La Vérité,--«ce regard qui va droit à l'âme»,--la lumière pénétrante de ces yeux gris qui vous percent... Elle était sa plus ancienne foi, la reine de son art.
_L'héroïne de mes écrits, celle que j'aime de toutes les forces de mon âme, celle qui toujours fut, est, et sera belle, c'est la vérité[317]._
La vérité, seule épave, surnageant du naufrage, après la mort de son frère[318]. La vérité, pivot de sa vie, roc au milieu de la mer...
Mais bientôt, «la vérité horrible[319]» ne lui avait plus suffi. L'Amour l'avait supplantée. C'était la source vive de son enfance, «l'état naturel de son âme[320]». Quand vint la crise morale de 1880, il n'abdiqua point la vérité, il l'ouvrit à l'amour[321].
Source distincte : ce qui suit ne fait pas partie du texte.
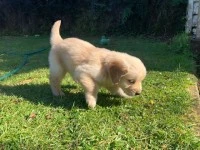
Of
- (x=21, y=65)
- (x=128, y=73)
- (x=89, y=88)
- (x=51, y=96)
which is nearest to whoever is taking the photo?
(x=128, y=73)

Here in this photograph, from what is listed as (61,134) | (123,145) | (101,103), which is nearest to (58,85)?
(101,103)

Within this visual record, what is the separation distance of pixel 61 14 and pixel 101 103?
350 inches

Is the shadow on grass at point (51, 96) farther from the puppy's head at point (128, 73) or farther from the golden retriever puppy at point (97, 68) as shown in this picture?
the puppy's head at point (128, 73)

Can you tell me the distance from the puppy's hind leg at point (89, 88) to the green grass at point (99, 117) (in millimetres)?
107

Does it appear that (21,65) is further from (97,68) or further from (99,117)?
(99,117)

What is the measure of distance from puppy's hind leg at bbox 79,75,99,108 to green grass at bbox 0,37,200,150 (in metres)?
0.11

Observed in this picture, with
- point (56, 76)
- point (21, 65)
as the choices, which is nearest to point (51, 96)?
point (56, 76)

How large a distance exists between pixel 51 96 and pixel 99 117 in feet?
3.41

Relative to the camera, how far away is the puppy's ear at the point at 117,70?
4316 mm

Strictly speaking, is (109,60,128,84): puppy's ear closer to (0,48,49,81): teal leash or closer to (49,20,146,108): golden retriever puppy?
(49,20,146,108): golden retriever puppy

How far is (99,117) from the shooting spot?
172 inches

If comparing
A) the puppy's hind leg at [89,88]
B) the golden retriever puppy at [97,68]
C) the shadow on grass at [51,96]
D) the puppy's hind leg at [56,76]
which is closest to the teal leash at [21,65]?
the shadow on grass at [51,96]

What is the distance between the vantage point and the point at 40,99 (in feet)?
16.5

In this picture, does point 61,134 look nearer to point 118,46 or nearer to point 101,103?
point 101,103
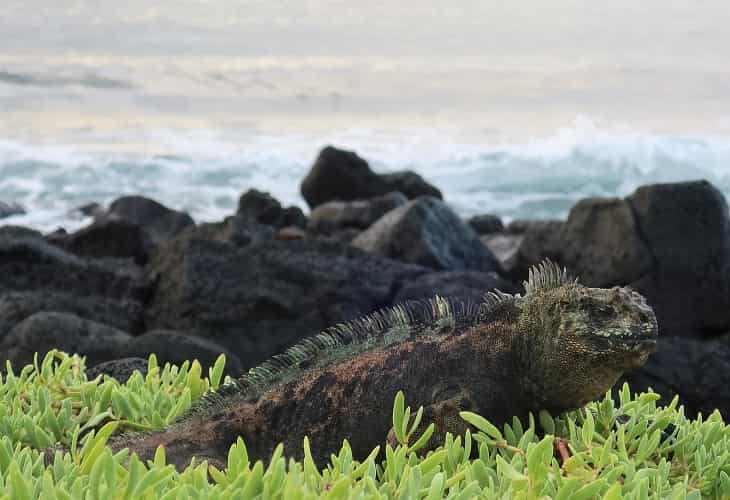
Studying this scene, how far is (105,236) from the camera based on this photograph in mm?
12938

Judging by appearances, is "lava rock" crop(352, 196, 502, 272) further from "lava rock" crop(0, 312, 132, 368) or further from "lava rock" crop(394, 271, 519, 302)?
"lava rock" crop(0, 312, 132, 368)

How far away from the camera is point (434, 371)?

L'amour est «la base de l'énergie[322]». L'amour est la «raison de vivre», la seule, avec la beauté[323]. L'amour est l'essence de Tolstoï mûri par la vie, de l'auteur de _Guerre et Paix_ et de la lettre au Saint-Synode[324].
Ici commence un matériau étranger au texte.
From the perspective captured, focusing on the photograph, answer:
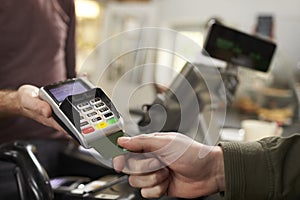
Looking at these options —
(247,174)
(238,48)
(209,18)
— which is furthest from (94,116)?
(209,18)

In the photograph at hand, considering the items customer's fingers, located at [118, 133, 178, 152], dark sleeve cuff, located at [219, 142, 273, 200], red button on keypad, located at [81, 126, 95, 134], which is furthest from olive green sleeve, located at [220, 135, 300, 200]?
red button on keypad, located at [81, 126, 95, 134]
Cette pénétration de la vérité par l'amour fait le prix unique des chefs-d'oeuvre qu'il écrivit, au milieu de sa vie,--_nel mezzo del cammin_,--et distingue son réalisme du réalisme à la Flaubert. Celui-ci met sa force à n'aimer point ses personnages. Si grand qu'il soit ainsi, il lui manque le: _Fiat lux!_ La lumière du soleil ne suffit point, il faut celle du coeur. Le réalisme de Tolstoï s'incarne dans chacun des êtres, et, les voyant avec leurs yeux, il trouve, dans le plus vil, des raisons de l'aimer et de nous faire sentir la chaîne fraternelle qui nous unit à tous[325]. Par l'amour, il pénètre aux racines de la vie.
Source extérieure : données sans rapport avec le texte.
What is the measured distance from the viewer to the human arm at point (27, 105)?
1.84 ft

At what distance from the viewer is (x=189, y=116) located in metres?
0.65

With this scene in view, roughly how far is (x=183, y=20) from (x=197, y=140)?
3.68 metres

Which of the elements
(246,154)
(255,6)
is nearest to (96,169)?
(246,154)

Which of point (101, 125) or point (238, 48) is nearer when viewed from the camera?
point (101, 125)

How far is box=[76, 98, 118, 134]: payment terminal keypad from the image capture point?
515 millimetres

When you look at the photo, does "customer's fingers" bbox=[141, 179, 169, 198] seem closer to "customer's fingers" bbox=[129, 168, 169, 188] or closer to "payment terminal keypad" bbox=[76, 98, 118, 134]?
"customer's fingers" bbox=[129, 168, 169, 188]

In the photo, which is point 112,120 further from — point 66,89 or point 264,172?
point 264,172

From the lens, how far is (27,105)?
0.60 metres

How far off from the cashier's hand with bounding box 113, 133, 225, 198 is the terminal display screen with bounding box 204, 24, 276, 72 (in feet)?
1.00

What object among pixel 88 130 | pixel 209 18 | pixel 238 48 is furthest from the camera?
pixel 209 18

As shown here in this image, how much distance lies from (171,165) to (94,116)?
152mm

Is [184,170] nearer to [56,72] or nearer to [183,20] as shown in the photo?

Mais il est difficile de maintenir cette union. Il y a des heures où le spectacle de la vie et ses douleurs sont si amers qu'ils paraissent un défi à l'amour, et que, pour le sauver, pour sauver sa foi, on est obligé de la hausser si loin au-dessus du monde qu'elle risque de perdre tout contact avec lui. Et comment fera celui qui a reçu du sort le don superbe et fatal de voir la vérité, de ne pouvoir pas ne la point voir? Qui dira ce que Tolstoï a souffert du continuel désaccord de ses dernières années, entre ses yeux impitoyables qui voyaient l'horreur de la réalité, et son coeur passionné qui continuait d'attendre et d'affirmer l'amour!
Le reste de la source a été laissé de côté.